BTDT. I've had a free one in the garage at home and one in my study (for pc etc setup). At the ranch, one on the house and one in the barn. All are the yellow ones from a few years ago.Then last year I got a fifth free meter, my first red one, and left it at the tractor that has a battery maintainer on it.
Then I noticed these five meters all read differently!
See my post #8244 above. So I got another red one. Now six different readings on the same battery! I went back and got a seventh free one. Different again!
So Saturday the three meters farthest from the average of this group got dropped off at Goodwill. (I stuck tags on each noting the variance. So nobody gets cheated).
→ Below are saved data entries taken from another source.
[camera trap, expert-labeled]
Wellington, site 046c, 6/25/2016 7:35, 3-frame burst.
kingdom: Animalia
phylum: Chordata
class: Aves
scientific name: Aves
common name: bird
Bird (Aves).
The four meters I kept all show within 4/100 of a volt measuring the same '9 volt' battery, good enough.
Then Sunday I took the 25%-off coupon from the newspaper and bought
the good meter, $18 after coupon.
Guess what. The 'pro' meter shows a few hundredths higher for '9 volts' than the highest in the group of four free meters I kept. A couple of tenths to a full a volt higher than the four free meters for 120 volts AC. So is the expensive one more accurate???? :confused2: It's manual says it should be 'calibrated annually by a professional service'. Ya sure. Is this like the 'some assembly required' on the power tools?
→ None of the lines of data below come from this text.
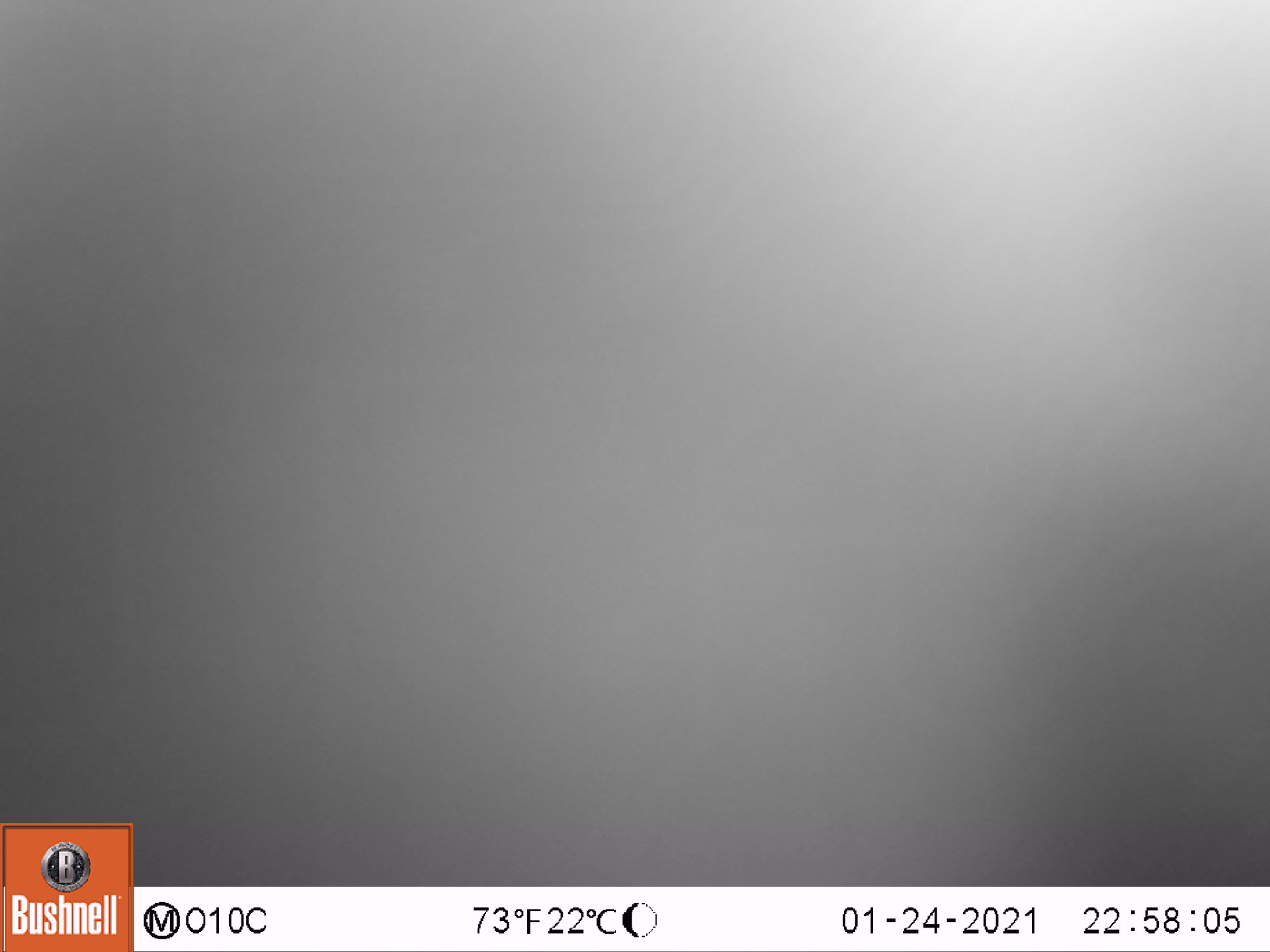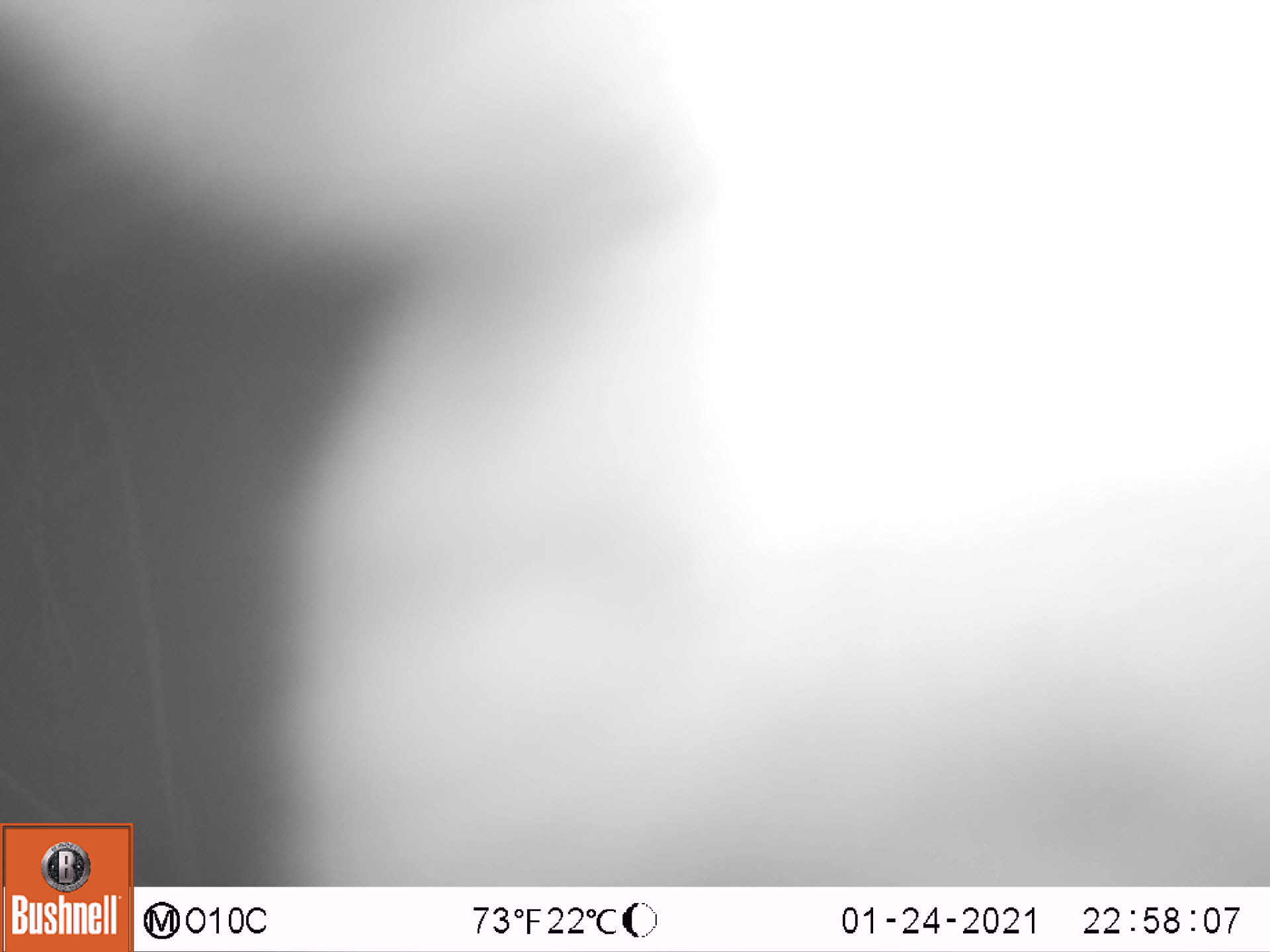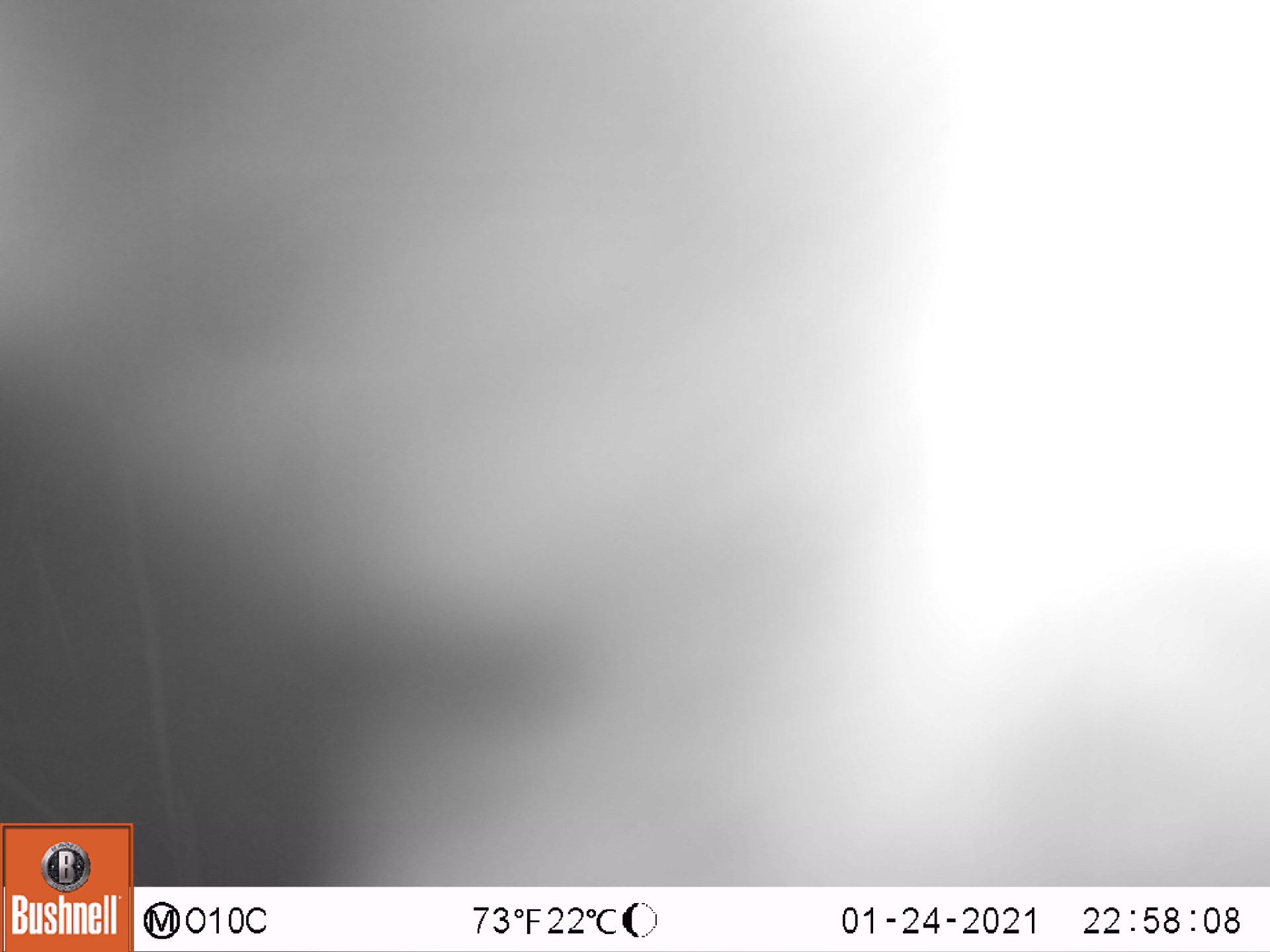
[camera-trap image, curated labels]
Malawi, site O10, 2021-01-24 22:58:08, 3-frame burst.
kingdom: Animalia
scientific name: Animalia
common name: other animal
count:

I'm undecided whether to return the new meter. I need the 20 amp range which isn't on any cheap meter. The continuity beeper is valuable and the big screen is nice. But it is awkwardly large, as big as an 8 inch long chunk of 2x4 and heavier. The temperature scale is Centigrade only while the equivalent China meters on Ebay have C/F. Not at all pocketable, so it isn't likely to be the first one to reach for.